Hernàn Crespo e i ricordi nerazzurri

Nel corso dell’Intervista al canale telematico Inter Channel, Hernàn Crespo ripercorre alcuni momenti della sua carriera, soffermandosi in particolar modo sul periodo nerazzurro, che conobbe due fasi: la prima durò una sola stagione, la 2002/03, e la seconda, leggermente più duratura, dal 2006 al 2009.

El Valdanito, ricorda in particolare il primo passaggio all’Inter, avvenuto al fotofinish, nell’agosto del 2002. Infatti, la sua destinazione non doveva essere Milano bensì Madrid.

“Era tutto fatto, poi però al Real ci finì Ronaldo. Io arrivai così alla corte di Cùper.” Ricorda l’ex bomber argentino.

La prima stagione di Crespo all’Inter non fu tra le più fortunate. In campionato disputò solo diciotto incontri, conditi da sette reti. Un rendimento al di sotto delle aspettative,  causato anche dal gravissimo infortunio accorso il 12 gennaio 2003, contro il Modena nei primi minuti della partita. Infortunio che lo costrinse ai box per diverso tempo e che inevitabilmente ne condizionò il rendimento in campionato. Di tutt’altro tenore fu la marcia in Champions, dove in dodici incontri mise a segno nove reti, che permisero ai nerazzurri di arrivare alla semifinale del torneo, poi persa con il Milan.

Oltre alle statistiche, Hernàn ricorda anche la grande amicizia con Christian Vieri.

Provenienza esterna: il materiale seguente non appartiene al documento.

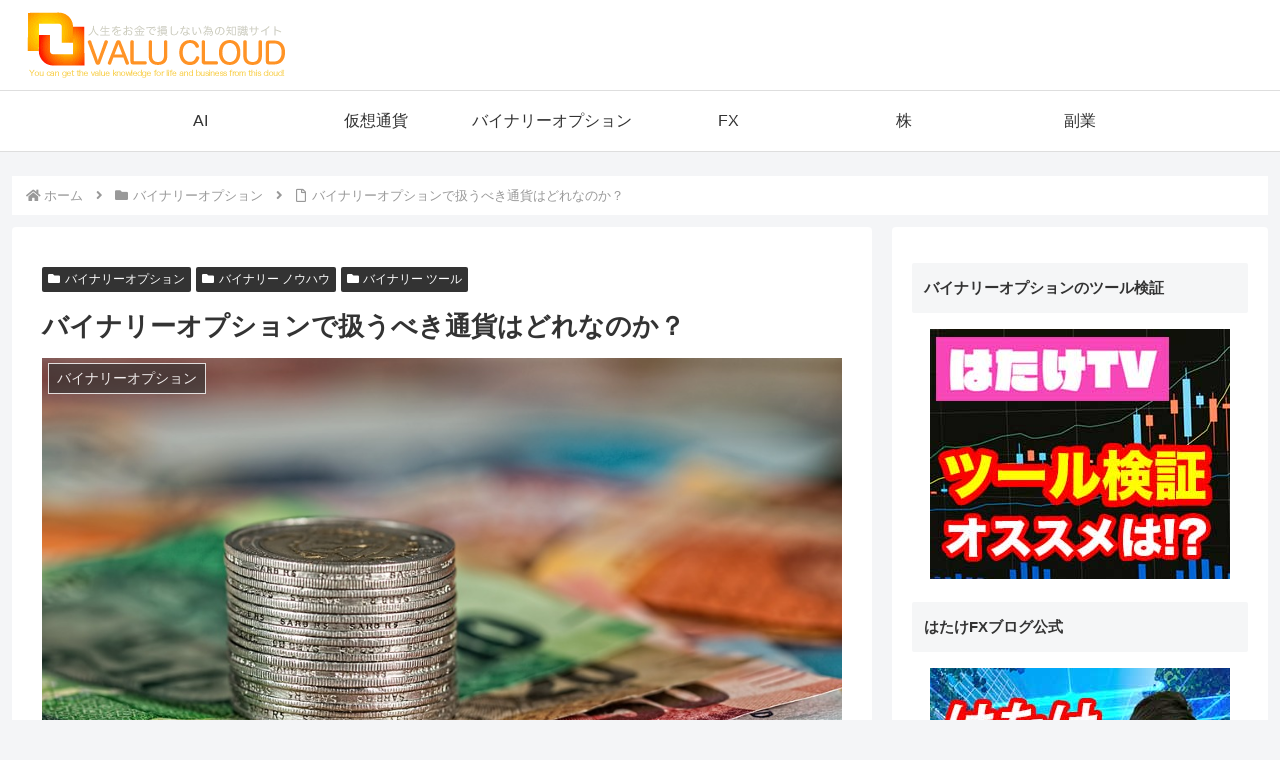

--- FILE ---
content_type: text/html; charset=UTF-8
request_url: https://valu-cloud.com/wp-admin/admin-ajax.php
body_size: 85
content:
22475.23f76fcdd9650cb09cd99764f6869991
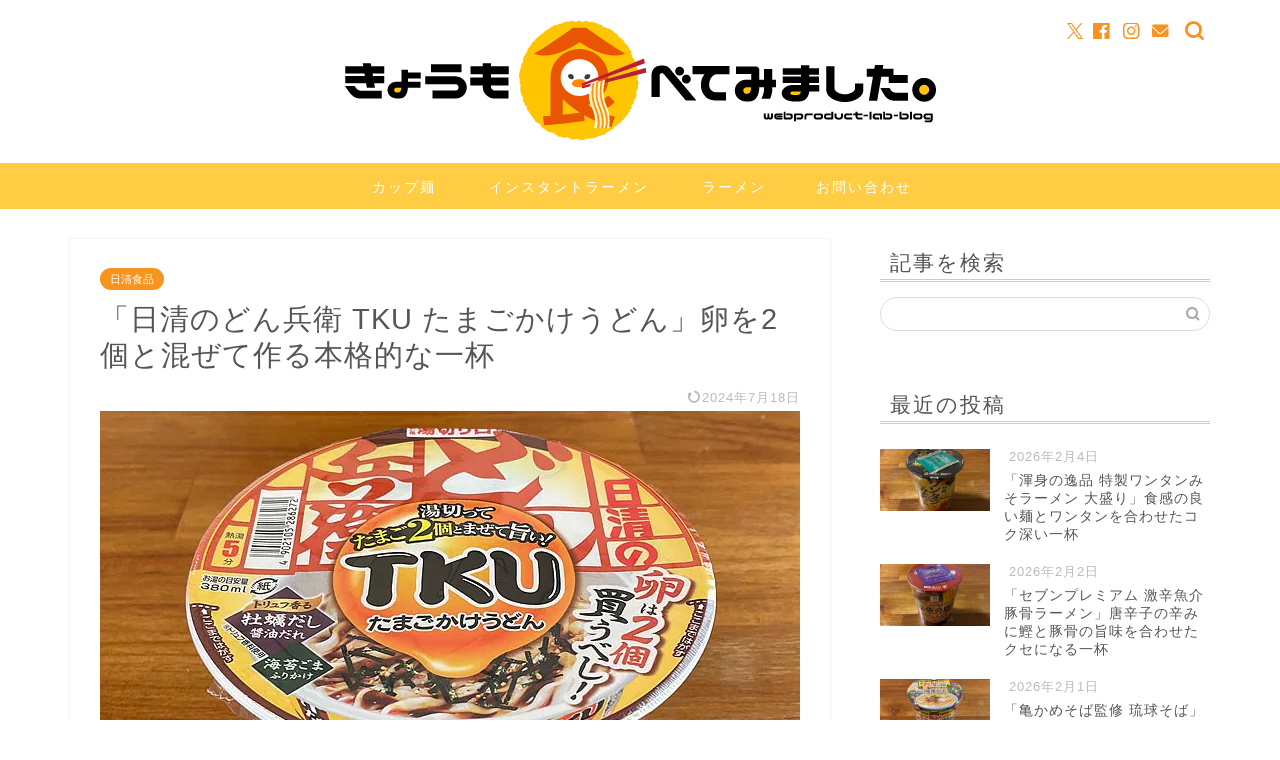

--- FILE ---
content_type: text/html; charset=utf-8
request_url: https://www.google.com/recaptcha/api2/aframe
body_size: 181
content:
<!DOCTYPE HTML><html><head><meta http-equiv="content-type" content="text/html; charset=UTF-8"></head><body><script nonce="9siKGrKUmDUrkoajU44kig">/** Anti-fraud and anti-abuse applications only. See google.com/recaptcha */ try{var clients={'sodar':'https://pagead2.googlesyndication.com/pagead/sodar?'};window.addEventListener("message",function(a){try{if(a.source===window.parent){var b=JSON.parse(a.data);var c=clients[b['id']];if(c){var d=document.createElement('img');d.src=c+b['params']+'&rc='+(localStorage.getItem("rc::a")?sessionStorage.getItem("rc::b"):"");window.document.body.appendChild(d);sessionStorage.setItem("rc::e",parseInt(sessionStorage.getItem("rc::e")||0)+1);localStorage.setItem("rc::h",'1770150585754');}}}catch(b){}});window.parent.postMessage("_grecaptcha_ready", "*");}catch(b){}</script></body></html>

Dopo ci fu il passaggio al Chelsea, avvenuto quasi un anno esatto dopo quello all’Inter. Anche lì il rendimento fu spesso frenato dagli infortuni, e avvenne allora il passaggio al Milan, dove rimase solo un anno, per poi fare ritorno a Londra. Dal 2006 si aprì quindi la seconda fase in nerazzurro, dove riuscì a centrare prestigiosi obiettivi, come tre scudetti e due Supercoppe Italiane. A trarre beneficio da questo suo ritorno furono prima il nostro attuale tecnico Roberto Mancini, e in seguito Josè Mourinho, suo allenatore già ai tempi dei Blues. Quest’ultimo, pur centellinandone l’utilizzo, gli permise comunque di segnare dei goal decisivi, come quello contro la Roma, a S. Siro nel 2009.